Учитель-мучитель… Ну, чего еще не было? Пробуксовка…
На одной планете обезьяны посадили людей в зоопарк. По будильнику кровать стряхивала спящего в холодную ванну. Ветчина охотилась на мясников. Девчонки, вечно желающие быть мальчишками, стали ими – различия между мужчинами и женщинами исчезли: ну и физиономии были у некоторых, когда они обнаружили это отсутствие различий!.. Детей не будет? – зато никто не вякает, алиментов не платить, стрессов меньше; а народу и так полно.
21). Он слонялся по ночному Парижу (шпага бьет по ногам) и затевал дуэли, коротая время.
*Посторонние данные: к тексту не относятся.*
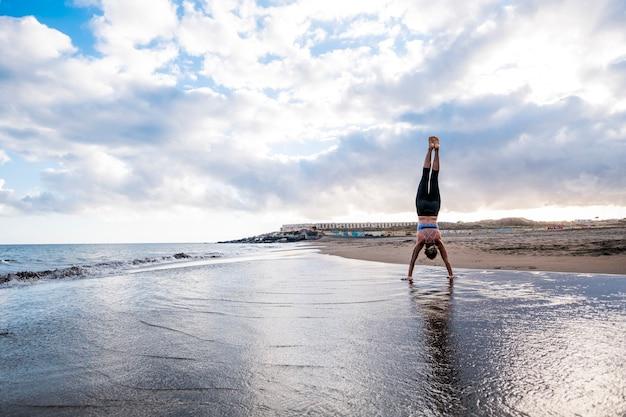 海岸のビーチで強くスポーティな女性のためのハード バランスの取れたポジション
Время еле ползло. Мертвый якорь. Непобедимый бретер был прикован к всемогуществу, как каторжник к ядру. Раздраженный неодолимым грузом, он трахнул этим ядром наотмашь.
«Веселый Роджер» застил солнце, и теплые моря похолодели от ужаса: пиратский флот точил клинки. Не масштаб: Валерьянка спихнул Чингиз-хана с белой кошмы и нарек Великим Каганом себя. Пылали и рушились города, выжженная пустыня ложилась за спиной.
От его имени с деревьев падали дятлы. Он ехал на вороном, как ночь, коне, – весь в черном, с золотым мечом. При виде его люди теряли сознание, имущество и жизнь. Зловещий палач следовал за ним – Тристан-Отшельник из «Собора Парижской богоматери».
Прах и пепел. Бич народов – Валерьянка, так его и прозвали.
Черный звездолет «Хана всему» вспарывал космос, и обреченно метались на своих курортных планетах бестолковые красавцы.
22). Зачем он дал себе волю?! Может, вырвать эту страницу? Но выпадет и еще одна – из другой половины тетради: слишком заметно, и бессвязно получится…
Не видно никакого смысла в его последних действиях! Хм…
– Петр Мефодиевич… в чем смысл жизни? – решился Валерьянка.
– Сделать все, что можешь! – захохотал настырный пастырь.
Академию наук мобилизовали искать смысл жизни. Академики рвали седины, валясь с книжных гор. Пожарники заливали пеногонами дымящиеся ЭВМ. Смысл!
Творить добро? Для этого надо, во-первых, знать, что это такое, во-вторых, уметь отличать его от зла, в-третьих, – уметь вовремя остановиться. Хоть с бессмертием: чего ценить жизнь, если от нее все равно не избавишься? Или со Спартаком – а что тогда делать Гарибальди? И Возрождения не будет – чего возрождать-то? Если всюду натворить добра, то в жизни не останется места подвигу, потому что подвиг – когда легче отдать жизнь, чем добиться справедливости. Исчезнет профессия героя – это не простят!
Несостоявшиеся герои всех эпох и народов гнались за Валерьянкой, потрясая мечами и оралами. Бежали полярники, тоскующие без льдов, доктора, разъяренные всеобщим здоровьем, строители, спившиеся без новостроек, – весь бессмертный безработный мир, кипящий ненавистью и местью к нему, своему благодетелю…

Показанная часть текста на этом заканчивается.